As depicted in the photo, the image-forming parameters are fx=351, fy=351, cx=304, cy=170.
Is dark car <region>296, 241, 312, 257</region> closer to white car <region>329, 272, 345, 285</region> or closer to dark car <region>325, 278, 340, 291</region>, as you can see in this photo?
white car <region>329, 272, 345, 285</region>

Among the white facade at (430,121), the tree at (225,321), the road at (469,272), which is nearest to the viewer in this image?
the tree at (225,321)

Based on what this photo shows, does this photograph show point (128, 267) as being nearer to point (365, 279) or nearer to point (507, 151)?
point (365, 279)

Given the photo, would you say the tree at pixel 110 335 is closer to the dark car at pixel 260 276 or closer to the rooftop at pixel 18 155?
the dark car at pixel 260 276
==============================
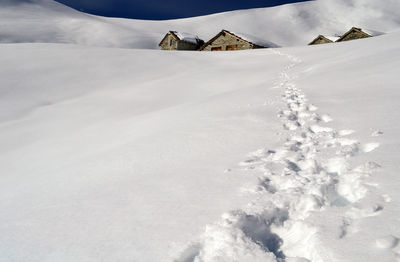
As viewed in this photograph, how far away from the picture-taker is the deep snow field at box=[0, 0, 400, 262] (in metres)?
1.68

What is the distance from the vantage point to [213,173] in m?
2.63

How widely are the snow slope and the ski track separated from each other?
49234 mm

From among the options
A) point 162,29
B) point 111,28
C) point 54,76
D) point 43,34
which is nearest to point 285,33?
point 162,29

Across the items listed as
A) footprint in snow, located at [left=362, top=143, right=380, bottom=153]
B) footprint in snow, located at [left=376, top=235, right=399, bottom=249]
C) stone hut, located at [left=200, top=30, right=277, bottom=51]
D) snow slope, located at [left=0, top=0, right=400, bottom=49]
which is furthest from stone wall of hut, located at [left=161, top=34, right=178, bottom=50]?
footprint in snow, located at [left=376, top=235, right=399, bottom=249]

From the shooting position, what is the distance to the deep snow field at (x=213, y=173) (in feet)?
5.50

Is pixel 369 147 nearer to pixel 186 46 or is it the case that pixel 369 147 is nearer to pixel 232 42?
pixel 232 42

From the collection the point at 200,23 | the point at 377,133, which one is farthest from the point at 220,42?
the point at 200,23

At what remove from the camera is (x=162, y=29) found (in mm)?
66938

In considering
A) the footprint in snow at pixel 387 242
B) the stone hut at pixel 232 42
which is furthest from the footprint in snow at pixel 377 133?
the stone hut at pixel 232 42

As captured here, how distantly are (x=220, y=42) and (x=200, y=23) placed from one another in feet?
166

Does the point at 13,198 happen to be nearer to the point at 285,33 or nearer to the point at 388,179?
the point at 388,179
==============================
Pull out each line of the items above that contains the string "left". Case counts.

> [Complete output]:
A) footprint in snow, located at [left=362, top=143, right=380, bottom=153]
B) footprint in snow, located at [left=376, top=235, right=399, bottom=249]
C) stone hut, located at [left=200, top=30, right=277, bottom=51]
D) snow slope, located at [left=0, top=0, right=400, bottom=49]
which is furthest from stone wall of hut, located at [left=161, top=34, right=178, bottom=50]?
footprint in snow, located at [left=376, top=235, right=399, bottom=249]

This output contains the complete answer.